* SET TASK *
Repeat, word for word, the part of the data that opens with the line containing "Is (517,217) nearer" and runs to the end of the data, including that first line and the final line.

* DATASET CONTENT *
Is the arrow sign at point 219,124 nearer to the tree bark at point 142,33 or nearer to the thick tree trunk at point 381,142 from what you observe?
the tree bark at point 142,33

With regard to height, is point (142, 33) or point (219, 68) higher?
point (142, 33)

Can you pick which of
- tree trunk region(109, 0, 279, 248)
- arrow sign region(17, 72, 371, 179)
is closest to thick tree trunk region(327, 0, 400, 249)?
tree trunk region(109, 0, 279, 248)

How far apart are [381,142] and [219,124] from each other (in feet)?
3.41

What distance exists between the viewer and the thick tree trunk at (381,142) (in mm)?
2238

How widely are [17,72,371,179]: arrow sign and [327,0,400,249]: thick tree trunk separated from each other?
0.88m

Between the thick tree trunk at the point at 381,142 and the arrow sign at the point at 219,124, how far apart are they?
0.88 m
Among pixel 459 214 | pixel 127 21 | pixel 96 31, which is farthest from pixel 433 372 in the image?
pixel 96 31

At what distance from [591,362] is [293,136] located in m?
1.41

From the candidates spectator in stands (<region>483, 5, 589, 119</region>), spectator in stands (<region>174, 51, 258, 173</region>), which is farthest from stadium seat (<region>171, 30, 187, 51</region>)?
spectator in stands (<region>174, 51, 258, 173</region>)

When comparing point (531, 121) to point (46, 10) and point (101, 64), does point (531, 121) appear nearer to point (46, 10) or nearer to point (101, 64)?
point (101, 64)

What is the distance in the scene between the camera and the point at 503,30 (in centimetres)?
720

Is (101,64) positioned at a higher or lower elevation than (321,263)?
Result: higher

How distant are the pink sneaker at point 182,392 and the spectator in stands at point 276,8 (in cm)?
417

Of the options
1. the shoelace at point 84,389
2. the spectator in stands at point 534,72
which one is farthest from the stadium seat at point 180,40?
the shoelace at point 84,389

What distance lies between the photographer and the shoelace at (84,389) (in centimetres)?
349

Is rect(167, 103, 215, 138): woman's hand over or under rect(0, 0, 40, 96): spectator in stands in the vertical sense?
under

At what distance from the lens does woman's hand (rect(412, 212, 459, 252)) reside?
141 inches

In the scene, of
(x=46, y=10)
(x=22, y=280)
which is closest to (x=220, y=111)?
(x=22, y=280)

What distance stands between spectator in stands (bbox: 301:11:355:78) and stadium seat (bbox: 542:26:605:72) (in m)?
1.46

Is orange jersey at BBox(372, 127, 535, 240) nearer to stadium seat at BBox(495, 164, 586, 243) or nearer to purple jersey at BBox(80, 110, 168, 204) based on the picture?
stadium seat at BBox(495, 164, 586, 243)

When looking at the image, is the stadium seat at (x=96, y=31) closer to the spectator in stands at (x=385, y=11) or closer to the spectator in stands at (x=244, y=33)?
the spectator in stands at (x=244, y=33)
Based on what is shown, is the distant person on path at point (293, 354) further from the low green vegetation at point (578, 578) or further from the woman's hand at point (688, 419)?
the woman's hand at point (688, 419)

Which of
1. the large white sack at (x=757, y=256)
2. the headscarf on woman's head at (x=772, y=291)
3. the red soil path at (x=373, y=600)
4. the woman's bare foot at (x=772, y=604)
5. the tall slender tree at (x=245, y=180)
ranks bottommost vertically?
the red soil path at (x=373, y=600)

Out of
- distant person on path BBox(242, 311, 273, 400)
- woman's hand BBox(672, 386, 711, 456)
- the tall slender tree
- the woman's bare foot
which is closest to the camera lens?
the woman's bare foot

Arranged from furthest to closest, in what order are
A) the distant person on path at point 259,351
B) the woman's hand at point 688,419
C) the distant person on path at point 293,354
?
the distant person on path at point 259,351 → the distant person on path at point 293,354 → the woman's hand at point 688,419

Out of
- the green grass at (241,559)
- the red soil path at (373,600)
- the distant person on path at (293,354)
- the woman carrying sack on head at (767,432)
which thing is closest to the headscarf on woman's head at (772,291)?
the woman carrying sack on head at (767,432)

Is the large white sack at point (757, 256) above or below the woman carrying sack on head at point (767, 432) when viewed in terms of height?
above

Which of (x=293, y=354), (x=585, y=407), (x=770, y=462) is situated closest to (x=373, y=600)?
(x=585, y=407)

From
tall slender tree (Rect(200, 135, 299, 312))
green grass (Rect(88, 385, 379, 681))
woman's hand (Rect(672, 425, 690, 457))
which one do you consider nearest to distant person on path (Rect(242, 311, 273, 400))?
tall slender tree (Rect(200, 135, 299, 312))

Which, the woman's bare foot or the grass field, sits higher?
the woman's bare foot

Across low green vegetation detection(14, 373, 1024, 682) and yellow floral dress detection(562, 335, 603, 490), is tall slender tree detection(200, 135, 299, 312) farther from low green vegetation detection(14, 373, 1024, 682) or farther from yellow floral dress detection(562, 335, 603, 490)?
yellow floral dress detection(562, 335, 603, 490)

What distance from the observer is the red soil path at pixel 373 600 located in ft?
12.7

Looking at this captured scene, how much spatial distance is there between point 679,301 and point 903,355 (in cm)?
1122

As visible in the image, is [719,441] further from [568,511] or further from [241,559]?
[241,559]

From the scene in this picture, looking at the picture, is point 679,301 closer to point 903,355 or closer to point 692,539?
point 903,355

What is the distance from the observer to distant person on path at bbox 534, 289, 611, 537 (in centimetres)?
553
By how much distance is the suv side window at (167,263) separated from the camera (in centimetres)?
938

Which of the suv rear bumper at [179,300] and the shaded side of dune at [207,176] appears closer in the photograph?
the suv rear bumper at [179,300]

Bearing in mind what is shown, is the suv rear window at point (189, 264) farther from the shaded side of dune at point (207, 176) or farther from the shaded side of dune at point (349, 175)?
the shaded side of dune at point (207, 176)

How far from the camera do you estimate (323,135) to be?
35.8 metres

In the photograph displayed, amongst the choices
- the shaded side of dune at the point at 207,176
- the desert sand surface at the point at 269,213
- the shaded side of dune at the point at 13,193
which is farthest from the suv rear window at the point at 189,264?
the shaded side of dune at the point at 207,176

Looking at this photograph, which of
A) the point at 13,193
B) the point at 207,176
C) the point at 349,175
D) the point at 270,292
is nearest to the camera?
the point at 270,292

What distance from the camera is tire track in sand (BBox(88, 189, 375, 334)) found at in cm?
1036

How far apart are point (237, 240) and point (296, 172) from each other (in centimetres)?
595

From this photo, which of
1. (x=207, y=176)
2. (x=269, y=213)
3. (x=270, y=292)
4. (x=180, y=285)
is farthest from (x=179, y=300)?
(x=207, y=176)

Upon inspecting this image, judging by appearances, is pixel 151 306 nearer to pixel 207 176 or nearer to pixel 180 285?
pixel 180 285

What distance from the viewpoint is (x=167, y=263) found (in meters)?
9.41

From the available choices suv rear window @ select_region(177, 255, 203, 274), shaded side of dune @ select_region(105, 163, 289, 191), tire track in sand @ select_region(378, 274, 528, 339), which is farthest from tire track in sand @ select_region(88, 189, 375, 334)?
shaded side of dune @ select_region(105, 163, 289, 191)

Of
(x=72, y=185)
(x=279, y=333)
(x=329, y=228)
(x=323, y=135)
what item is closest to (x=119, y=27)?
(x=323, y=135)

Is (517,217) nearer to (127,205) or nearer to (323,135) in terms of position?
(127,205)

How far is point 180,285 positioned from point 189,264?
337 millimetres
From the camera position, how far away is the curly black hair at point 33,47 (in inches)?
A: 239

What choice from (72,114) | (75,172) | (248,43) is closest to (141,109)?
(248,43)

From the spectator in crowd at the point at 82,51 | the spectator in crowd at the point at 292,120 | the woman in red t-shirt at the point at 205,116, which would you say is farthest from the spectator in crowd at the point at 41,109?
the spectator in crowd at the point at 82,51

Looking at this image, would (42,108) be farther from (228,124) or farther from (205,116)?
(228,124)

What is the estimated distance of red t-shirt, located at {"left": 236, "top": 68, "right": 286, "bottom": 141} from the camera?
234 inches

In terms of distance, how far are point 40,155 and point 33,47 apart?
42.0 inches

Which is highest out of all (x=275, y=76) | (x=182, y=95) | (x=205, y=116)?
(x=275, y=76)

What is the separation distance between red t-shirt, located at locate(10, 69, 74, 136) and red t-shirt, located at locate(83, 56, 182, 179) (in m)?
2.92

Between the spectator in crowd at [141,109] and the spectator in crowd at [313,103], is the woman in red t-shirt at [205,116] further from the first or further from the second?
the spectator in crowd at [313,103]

* FULL OUTPUT *
Is (517,217) nearer to (127,205) or nearer to (323,135) in terms of position?
(127,205)

How far is point 180,285 positioned from point 189,264?
337 millimetres
From the camera position, how far away is the curly black hair at point 33,47 (in inches)?
A: 239

What choice from (72,114) | (75,172) | (248,43) is closest to (141,109)?
(248,43)

From the spectator in crowd at the point at 82,51 | the spectator in crowd at the point at 292,120 | the woman in red t-shirt at the point at 205,116, which would you say is farthest from the spectator in crowd at the point at 41,109?
the spectator in crowd at the point at 82,51

Looking at this image, would (42,108) be farther from (228,124) or farther from (205,116)?
(228,124)

What is the estimated distance of red t-shirt, located at {"left": 236, "top": 68, "right": 286, "bottom": 141} from the camera?
234 inches

In terms of distance, how far are point 40,155 and point 33,47 apart?
42.0 inches

Which is highest out of all (x=275, y=76) | (x=182, y=95) | (x=205, y=116)?
(x=275, y=76)

What is the separation distance between red t-shirt, located at locate(10, 69, 74, 136) and red t-shirt, located at locate(83, 56, 182, 179) (in m)?
2.92

Between the spectator in crowd at [141,109] and the spectator in crowd at [313,103], is the woman in red t-shirt at [205,116] further from the first or further from the second?
the spectator in crowd at [313,103]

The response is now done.